**WHAT THIS TASK INVOLVES**. Scan the lines below; pull out those with "light".

────────

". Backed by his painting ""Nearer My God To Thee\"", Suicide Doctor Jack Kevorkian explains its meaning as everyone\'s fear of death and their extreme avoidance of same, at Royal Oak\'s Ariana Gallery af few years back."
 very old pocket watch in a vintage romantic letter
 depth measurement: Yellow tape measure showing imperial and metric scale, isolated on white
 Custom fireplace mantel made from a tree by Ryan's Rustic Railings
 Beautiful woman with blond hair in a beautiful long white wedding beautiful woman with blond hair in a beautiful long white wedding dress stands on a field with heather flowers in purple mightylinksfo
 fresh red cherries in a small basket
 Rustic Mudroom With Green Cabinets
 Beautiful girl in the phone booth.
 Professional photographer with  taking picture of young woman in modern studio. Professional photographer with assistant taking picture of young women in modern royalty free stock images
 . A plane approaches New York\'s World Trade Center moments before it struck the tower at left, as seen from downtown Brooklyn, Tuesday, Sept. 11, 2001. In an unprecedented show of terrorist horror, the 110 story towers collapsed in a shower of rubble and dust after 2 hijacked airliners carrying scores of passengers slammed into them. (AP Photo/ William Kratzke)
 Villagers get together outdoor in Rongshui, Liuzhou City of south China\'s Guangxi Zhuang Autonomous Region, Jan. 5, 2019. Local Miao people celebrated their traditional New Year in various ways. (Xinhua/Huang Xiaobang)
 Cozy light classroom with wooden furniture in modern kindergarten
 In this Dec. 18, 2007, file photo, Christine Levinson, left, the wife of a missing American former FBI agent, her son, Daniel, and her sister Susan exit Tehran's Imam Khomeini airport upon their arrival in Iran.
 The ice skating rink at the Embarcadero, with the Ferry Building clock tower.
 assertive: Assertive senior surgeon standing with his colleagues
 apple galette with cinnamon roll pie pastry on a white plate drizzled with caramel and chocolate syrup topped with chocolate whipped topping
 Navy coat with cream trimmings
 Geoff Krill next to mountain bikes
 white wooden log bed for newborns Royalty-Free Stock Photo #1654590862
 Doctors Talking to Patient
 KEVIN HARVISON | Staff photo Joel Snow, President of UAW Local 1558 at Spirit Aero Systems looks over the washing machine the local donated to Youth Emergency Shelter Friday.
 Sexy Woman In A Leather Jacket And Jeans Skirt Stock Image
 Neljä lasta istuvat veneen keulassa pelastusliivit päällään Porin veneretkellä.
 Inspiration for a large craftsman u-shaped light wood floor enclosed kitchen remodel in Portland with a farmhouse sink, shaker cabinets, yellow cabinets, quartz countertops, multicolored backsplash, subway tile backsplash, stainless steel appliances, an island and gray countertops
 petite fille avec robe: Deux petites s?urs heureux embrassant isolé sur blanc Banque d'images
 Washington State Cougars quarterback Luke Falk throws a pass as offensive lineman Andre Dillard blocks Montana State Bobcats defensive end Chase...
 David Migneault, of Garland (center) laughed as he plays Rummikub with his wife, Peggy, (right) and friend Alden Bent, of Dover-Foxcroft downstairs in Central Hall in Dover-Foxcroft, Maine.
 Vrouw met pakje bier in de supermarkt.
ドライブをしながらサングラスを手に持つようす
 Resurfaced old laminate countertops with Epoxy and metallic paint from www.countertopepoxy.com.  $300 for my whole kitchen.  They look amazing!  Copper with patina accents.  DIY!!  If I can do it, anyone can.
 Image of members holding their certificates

────────

**RESPONSE TO THIS EXERCISE**.
 Cozy light classroom with wooden furniture in modern kindergarten
 Inspiration for a large craftsman u-shaped light wood floor enclosed kitchen remodel in Portland with a farmhouse sink, shaker cabinets, yellow cabinets, quartz countertops, multicolored backsplash, subway tile backsplash, stainless steel appliances, an island and gray countertops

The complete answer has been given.